Due to the faster speeds that 5G enables, providers are seeing deployment in areas that would not have accepted it otherwise due to its lower speeds, added Steve Vondran of American Tower, provider of wireless communications infrastructure..

This allows providers to enter previously untapped networks and connect people across rough terrain and in rural areas, he said.

“Fixed wireless is driving incremental returns but this is just the first application [of 5G],” said Brown. Our use cases haven’t evolved to utilize the full capacity of 5G, agreed Vondran.

Spectrum concerns

However, for wireless providers, spectrum allocations are a continuous concern. The Federal Communications Commission’s spectrum auction authority which allows it to auction spectrum for private use expired in March.

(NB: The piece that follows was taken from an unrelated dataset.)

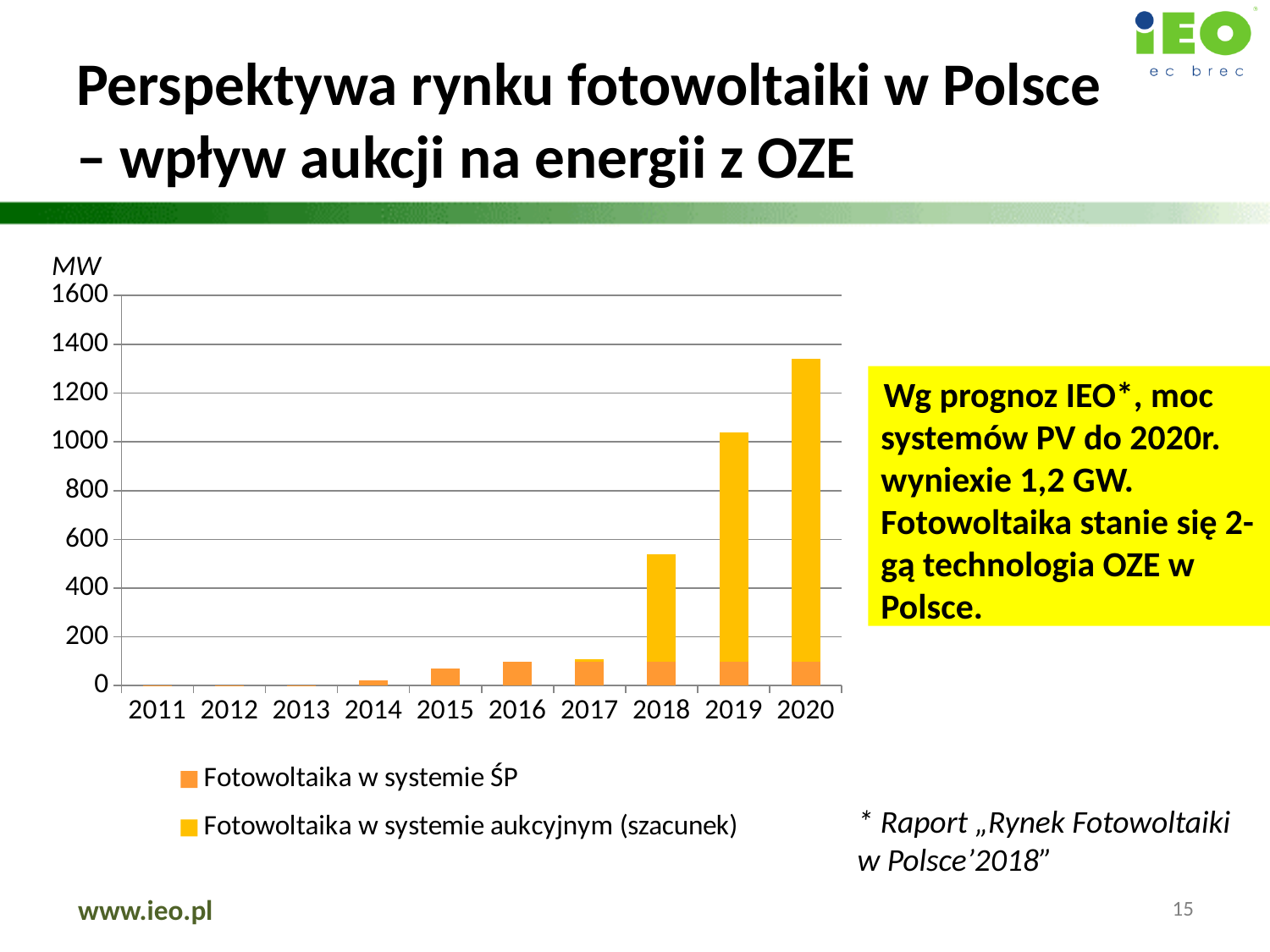
Which year has the highest total bar in the chart? 2020 Is the total value for 2017 greater or less than 200? less Is the total value for 2018 greater or less than 400? greater Is the total value for 2019 greater or less than 800? greater What unit is shown at the top of the y axis? MW What is the name of the series shown in the darker orange colour in the legend? Fotowoltaika w systemie ŚP How many series does the chart legend list? 2 Which year has the larger total bar, 2018 or 2019? 2019 What kind of chart is shown on the slide? bar chart Do the total values generally rise or fall from 2011 to 2020? rise How many years are shown on the x axis of the chart? 10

Vondran suggested that the government will need to work with the Department of Defense which holds a significant amount of spectrum to make more available privately.

“If the demand drivers are as predicted, we will need more spectrum made available,” said Jeff Stoops, CEO of SBA Communications.

Until more spectrum is released, industry leaders expect that spectrum shortages will lead to great densification of the networks, the process of increasing small cell towers in an area to address growing demand.

Leaders of the FCC urged lawmakers in a letter dated in April to extend the agency’s spectrum authority amid demands for more across the industry.